◆ EXERCISE AIM:
Each entry below is to be copied verbatim, with no line missing.

::::::

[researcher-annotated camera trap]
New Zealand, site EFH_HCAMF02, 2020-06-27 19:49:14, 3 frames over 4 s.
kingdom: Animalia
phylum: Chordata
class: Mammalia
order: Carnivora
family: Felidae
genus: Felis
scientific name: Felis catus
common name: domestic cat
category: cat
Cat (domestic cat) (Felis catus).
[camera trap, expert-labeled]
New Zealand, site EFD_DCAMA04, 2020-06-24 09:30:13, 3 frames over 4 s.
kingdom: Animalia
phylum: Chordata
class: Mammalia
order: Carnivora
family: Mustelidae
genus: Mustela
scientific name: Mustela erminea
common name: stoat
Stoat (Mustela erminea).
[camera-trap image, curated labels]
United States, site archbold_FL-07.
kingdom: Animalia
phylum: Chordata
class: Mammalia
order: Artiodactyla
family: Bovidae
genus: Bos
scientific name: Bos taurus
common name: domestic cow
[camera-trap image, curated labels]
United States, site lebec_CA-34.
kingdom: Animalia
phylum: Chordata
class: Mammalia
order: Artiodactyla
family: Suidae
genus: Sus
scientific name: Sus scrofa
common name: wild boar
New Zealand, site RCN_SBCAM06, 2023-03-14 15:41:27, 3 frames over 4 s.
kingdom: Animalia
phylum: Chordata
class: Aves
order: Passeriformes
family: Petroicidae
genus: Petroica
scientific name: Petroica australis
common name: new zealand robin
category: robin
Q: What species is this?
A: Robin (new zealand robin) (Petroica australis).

::::::

◆ ANSWER AREA:
[researcher-annotated camera trap]
New Zealand, site EFH_HCAMF02, 2020-06-27 19:49:14, 3 frames over 4 s.
kingdom: Animalia
phylum: Chordata
class: Mammalia
order: Carnivora
family: Felidae
genus: Felis
scientific name: Felis catus
common name: domestic cat
category: cat
Cat (domestic cat) (Felis catus).
[camera trap, expert-labeled]
New Zealand, site EFD_DCAMA04, 2020-06-24 09:30:13, 3 frames over 4 s.
kingdom: Animalia
phylum: Chordata
class: Mammalia
order: Carnivora
family: Mustelidae
genus: Mustela
scientific name: Mustela erminea
common name: stoat
Stoat (Mustela erminea).
[camera-trap image, curated labels]
United States, site archbold_FL-07.
kingdom: Animalia
phylum: Chordata
class: Mammalia
order: Artiodactyla
family: Bovidae
genus: Bos
scientific name: Bos taurus
common name: domestic cow
[camera-trap image, curated labels]
United States, site lebec_CA-34.
kingdom: Animalia
phylum: Chordata
class: Mammalia
order: Artiodactyla
family: Suidae
genus: Sus
scientific name: Sus scrofa
common name: wild boar
New Zealand, site RCN_SBCAM06, 2023-03-14 15:41:27, 3 frames over 4 s.
kingdom: Animalia
phylum: Chordata
class: Aves
order: Passeriformes
family: Petroicidae
genus: Petroica
scientific name: Petroica australis
common name: new zealand robin
category: robin
Q: What species is this?
A: Robin (new zealand robin) (Petroica australis).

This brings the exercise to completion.